Objective: The purpose of this article was to determine whether longitudinal historical data, commonly available in electronic health record (EHR) systems, can be used to predict patients' future risk of suicidal behavior.
Method: Bayesian models were developed using a retrospective cohort approach. EHR data from a large health care database spanning 15 years (1998-2012) of inpatient and outpatient visits were used to predict future documented suicidal behavior (i.e., suicide attempt or death). Patients with three or more visits (N=1,728,549) were included.

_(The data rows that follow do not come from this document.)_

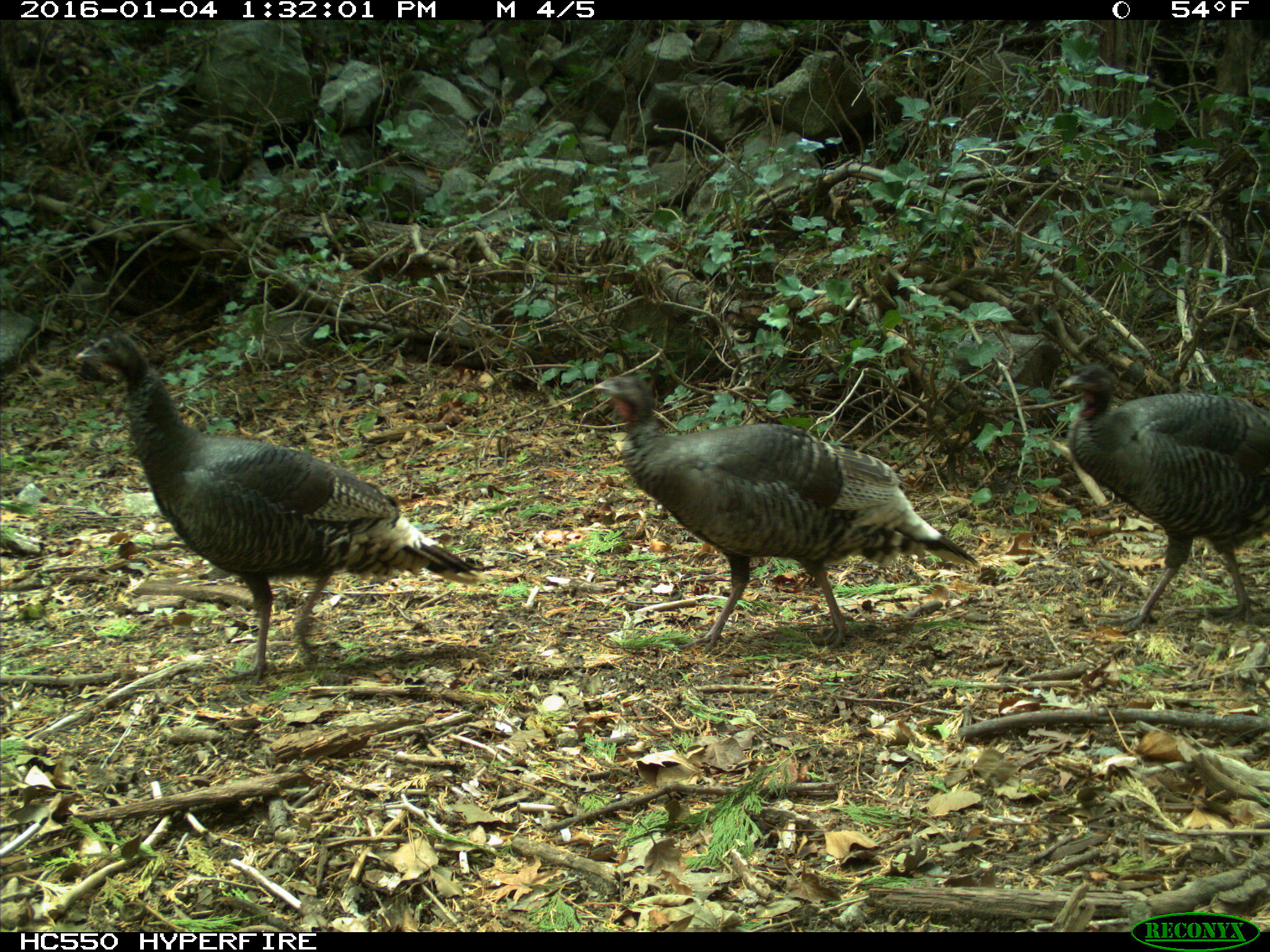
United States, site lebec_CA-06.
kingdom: Animalia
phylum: Chordata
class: Aves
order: Galliformes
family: Phasianidae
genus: Meleagris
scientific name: Meleagris gallopavo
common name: wild turkey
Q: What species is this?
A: Meleagris gallopavo (wild turkey).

ICD-9-based case definition for suicidal behavior was derived by expert clinician consensus review of 2,700 narrative EHR notes (from 520 patients), supplemented by state death certificates. Model performance was evaluated retrospectively using an independent testing set.
Results: Among the study population, 1.2% (N=20,246) met the case definition for suicidal behavior. The model achieved sensitive (33%-45% sensitivity), specific (90%-95% specificity), and early (3-4 years in advance on average) prediction of patients' future suicidal behavior. The strongest predictors identified by the model included both well-known (e.g., substance abuse and psychiatric disorders) and less conventional (e.g., certain injuries and chronic conditions) risk factors, indicating that a data-driven approach can yield more comprehensive risk profiles.

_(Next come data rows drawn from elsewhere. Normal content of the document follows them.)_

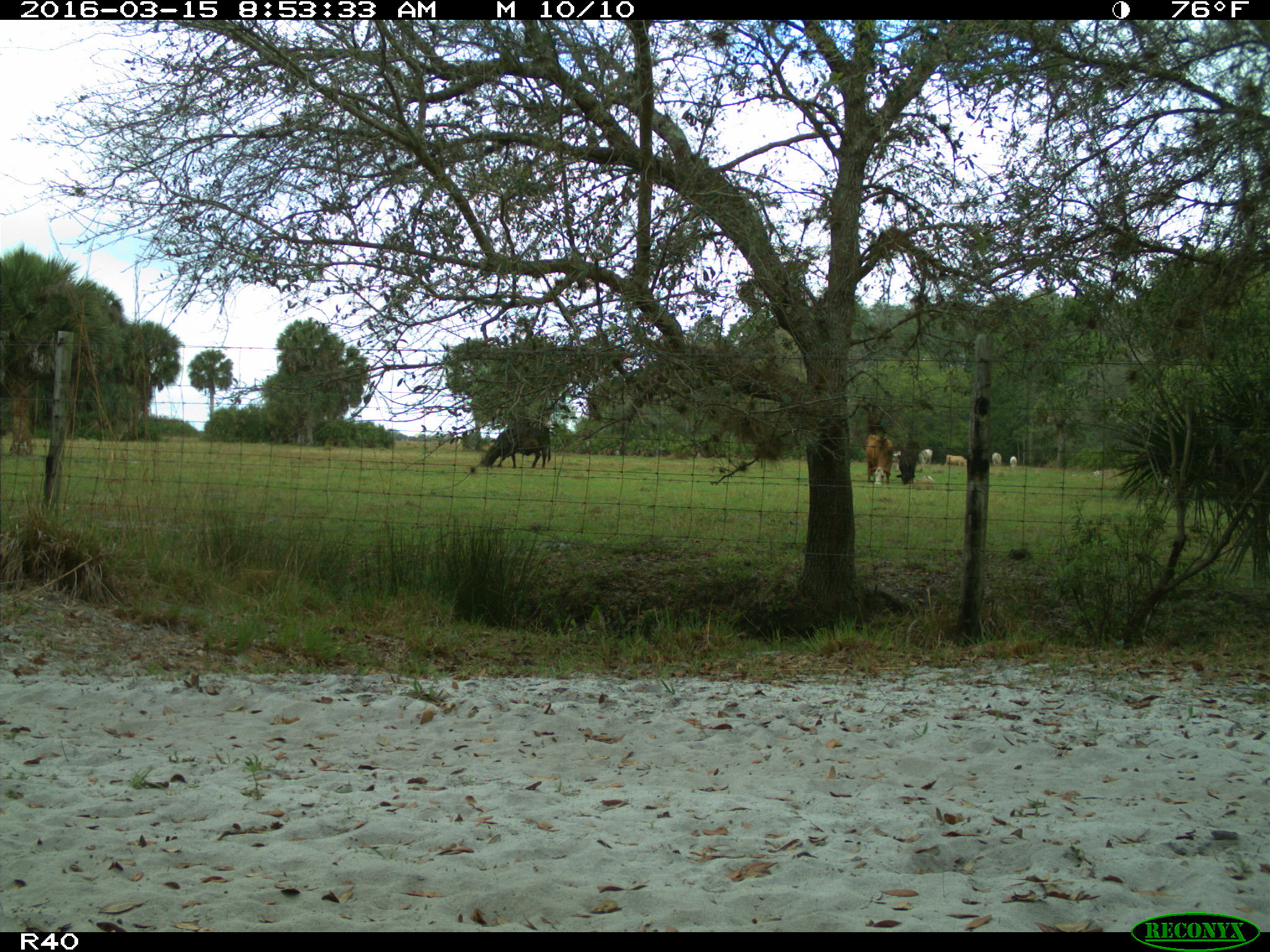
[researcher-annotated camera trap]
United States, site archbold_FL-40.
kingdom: Animalia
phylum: Chordata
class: Mammalia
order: Artiodactyla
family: Bovidae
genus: Bos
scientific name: Bos taurus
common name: domestic cow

Conclusions: Longitudinal EHR data, commonly available in clinical settings, can be useful for predicting future risk of suicidal behavior. This modeling approach could serve as an early warning system to help clinicians identify high-risk patients for further screening. By analyzing the full phenotypic breadth of the EHR, computerized risk screening approaches may enhance prediction beyond what is feasible for individual clinicians.
Keywords: Diagnosis And Classification; Suicide.